Maîtres asiatiques de l’approche non duelle

BASHO :

Sans même un chapeau

je vais sous la pluie froide.

La belle affaire !

TCHOUANG-TSEU

Imaginez qu’une barque traverse une rivière et qu’une autre barque, vide celle-ci, est sur le point de la heurter. L’occupant de la première, même s’il a mauvais caractère, ne se mettra pas en colère. Mais s’il y a quelqu’un dans la seconde barque, alors l’occupant de la première lui criera de s’éloigner.

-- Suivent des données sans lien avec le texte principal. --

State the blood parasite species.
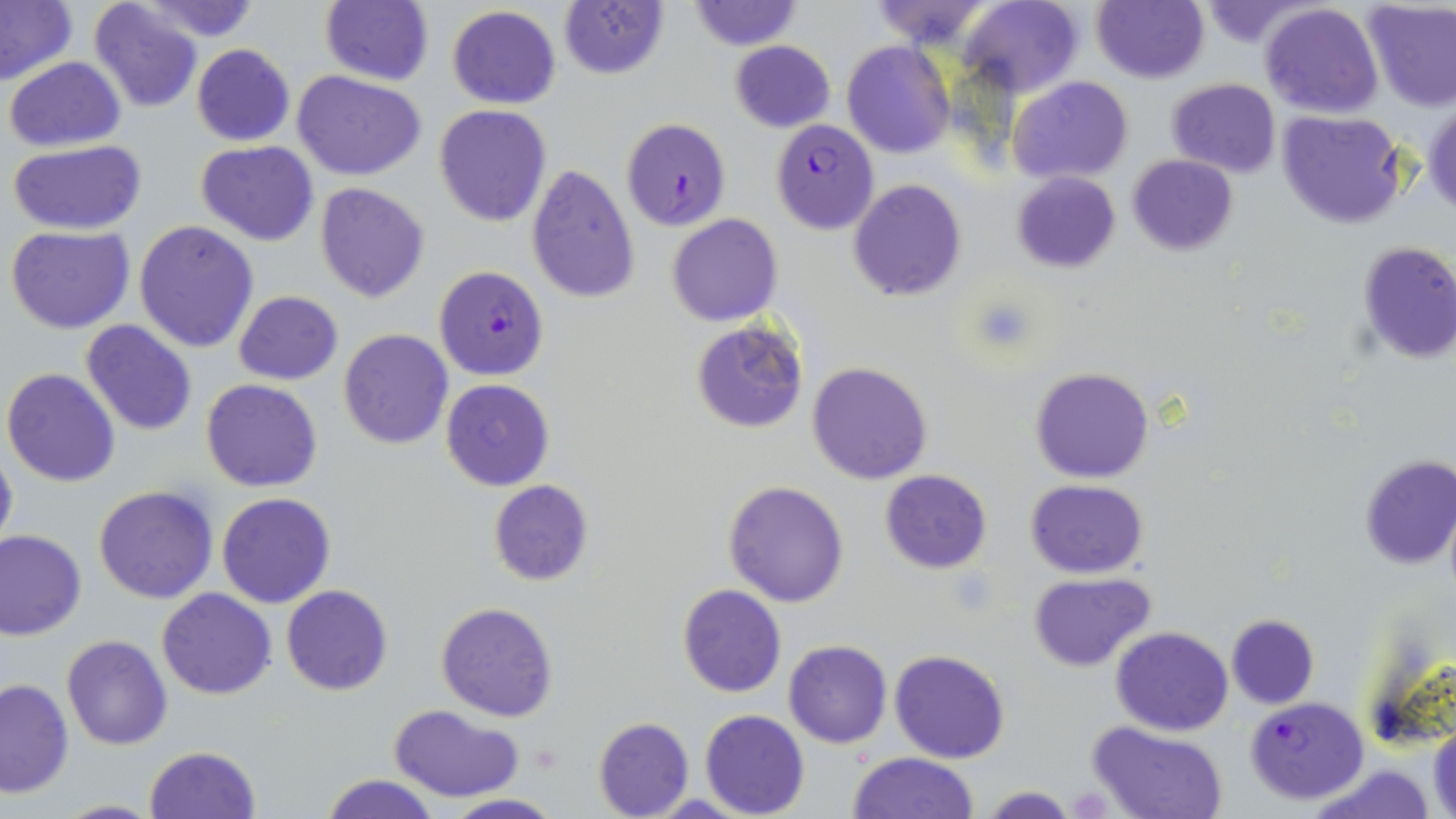
Plasmodium falciparum.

Et si l’autre ne l’entend pas, il en résultera un échange de propos peu amènes.

Dans le premier cas, le fait que la barque était vide a empêché la colère de se manifester. Il en va de même pour l’homme : s’il pouvait traverser la vie « à vide », qui songerait à l’injurier ?

La non-dualité est un enseignement de plusieurs traditions telles que l’hindouisme (advaita vedānta), le bouddhisme, le taoïsme, le soufisme qui offrirait à l’homme de réaliser sa vraie nature par la compréhension intime qu’il ne fait qu’un avec tout. C’est dans la Chandogya Upanishad qu’est cité pour la première fois le célèbre « Tat tvam asi » (Tu es cela). Le zen, de même, déclare par exemple que cela seul existe, et que de cela, on ne peut rien dire et rien séparer.